In un futuro prossimo, il veicolo autonomo a livello 4 e 5 SAE eliminerà completamente la presenza del guidatore e, quindi, con ricadute sulla manovrabilità del veicolo, maggiore accessibilità al mezzo e alla mobilità ma soprattutto con un livello quasi totale di sicurezza.

Disabilità e trasporti
6. La mobilità delle persone disabili ci interessa ai fini della costruzione di un futuro sostenibile

Non da meno sarà la condivisione del veicolo sia privato sia collettivo aumentando maggiormente la accessibilità al trasporto. Un mezzo condiviso che potrà fornire tutti gli ausili e caratteristiche richiese per la specifica disabilità o fragilità.
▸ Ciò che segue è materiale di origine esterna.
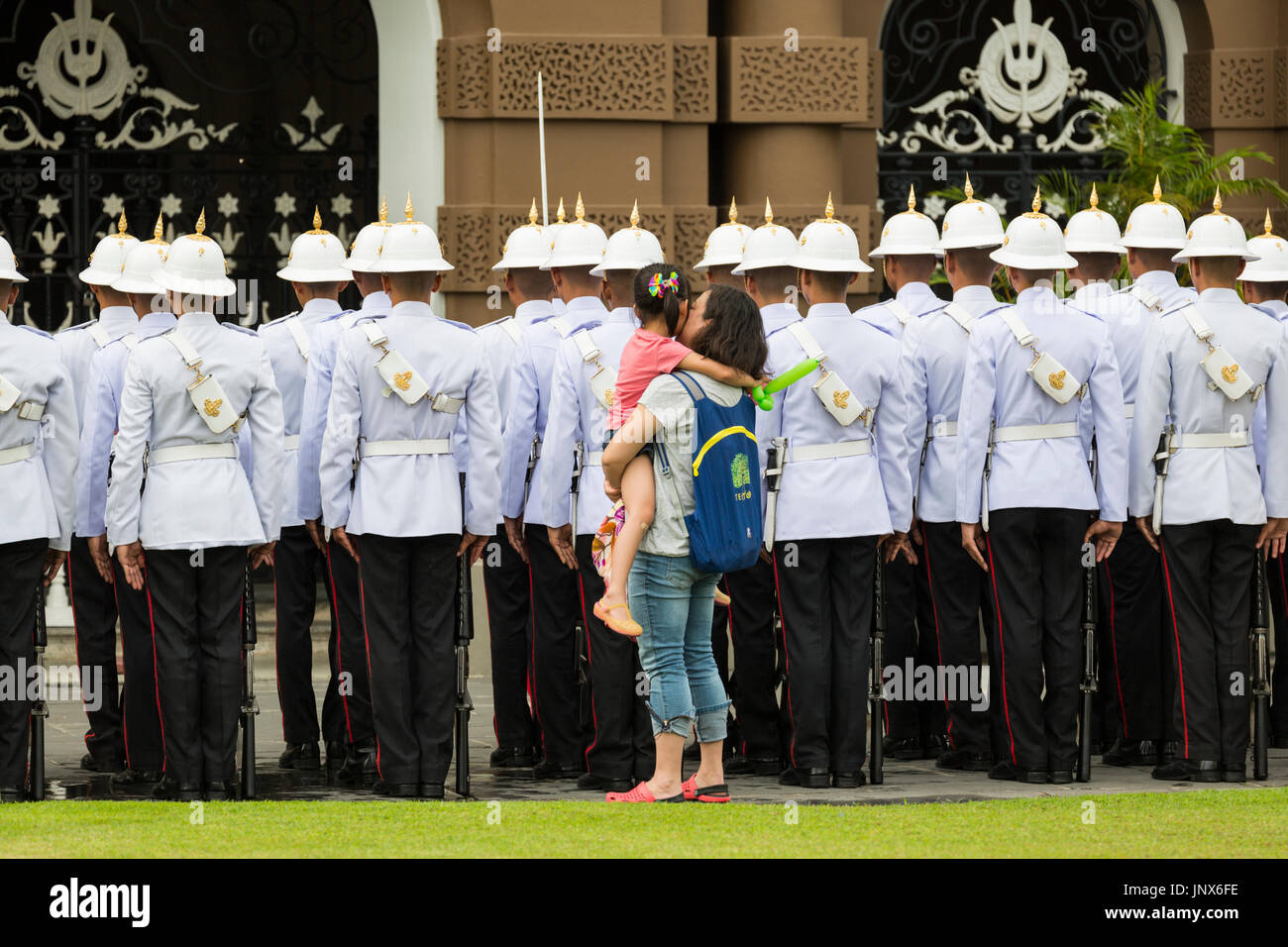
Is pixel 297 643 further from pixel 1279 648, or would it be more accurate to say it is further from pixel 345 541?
pixel 1279 648

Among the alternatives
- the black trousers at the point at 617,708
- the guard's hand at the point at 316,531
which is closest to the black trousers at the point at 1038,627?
the black trousers at the point at 617,708

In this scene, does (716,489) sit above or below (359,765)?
above

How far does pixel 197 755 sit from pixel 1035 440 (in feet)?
11.2

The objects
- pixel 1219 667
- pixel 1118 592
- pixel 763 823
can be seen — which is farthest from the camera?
pixel 1118 592

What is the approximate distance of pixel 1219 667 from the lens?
8844mm

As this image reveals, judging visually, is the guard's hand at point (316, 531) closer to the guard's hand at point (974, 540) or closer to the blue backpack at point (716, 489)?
the blue backpack at point (716, 489)

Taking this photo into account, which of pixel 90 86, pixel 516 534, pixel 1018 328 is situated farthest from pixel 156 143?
pixel 1018 328

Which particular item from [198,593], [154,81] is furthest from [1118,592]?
[154,81]

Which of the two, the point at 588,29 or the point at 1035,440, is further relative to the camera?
the point at 588,29

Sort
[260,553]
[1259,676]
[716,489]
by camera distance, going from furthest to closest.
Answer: [1259,676]
[260,553]
[716,489]

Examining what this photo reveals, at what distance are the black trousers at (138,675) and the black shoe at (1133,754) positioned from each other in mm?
3968

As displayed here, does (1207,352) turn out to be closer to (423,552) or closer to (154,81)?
(423,552)

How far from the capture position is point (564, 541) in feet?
28.8

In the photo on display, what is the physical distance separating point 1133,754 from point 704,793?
2551 millimetres
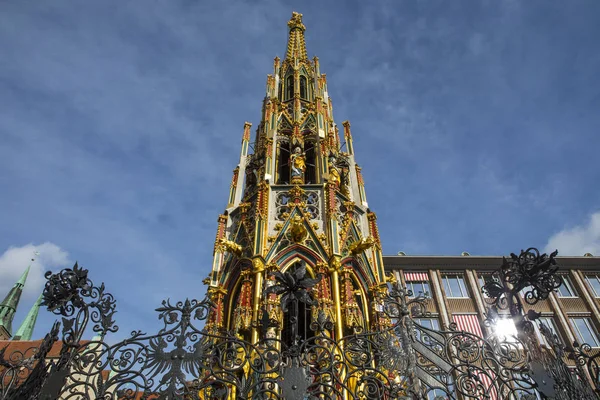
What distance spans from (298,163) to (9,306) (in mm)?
48089

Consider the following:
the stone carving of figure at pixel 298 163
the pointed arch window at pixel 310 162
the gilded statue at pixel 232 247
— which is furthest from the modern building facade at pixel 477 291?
the gilded statue at pixel 232 247

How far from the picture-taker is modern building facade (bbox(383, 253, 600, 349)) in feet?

Come il veicolo autonomo potrà apportare drastici cambiamenti a tutto il sistema della mobilità, come la abbiamo intesa nell’ultimo secolo, è riportata più compiutamente nella pubblicazione 7.


7 L. Annese – “Veicolo autonomo, un balzo nel XXI secolo. Aspetti etici, sociali e di sicurezza”, Edizioni Pagine, 2021.


Conclusioni

Questo processo di automazione porta al valore dettato dalla nostra Costituzione, che, all’art. 3 recita: “Tutti i cittadini hanno pari dignità sociale e sono eguali davanti alla Legge, senza distinzione di sesso, di razza, di lingua, di religione, di opinioni politiche, di condizioni personali e sociali.

È compito della Repubblica rimuovere gli ostacoli di ordine economico e sociale che, limitando di fatto la libertà e l’eguaglianza dei cittadini, impediscono il pieno sviluppo della persona umana e l’effettiva partecipazione di tutti i lavoratori all’organizzazione politica, economica e sociale del Paese”.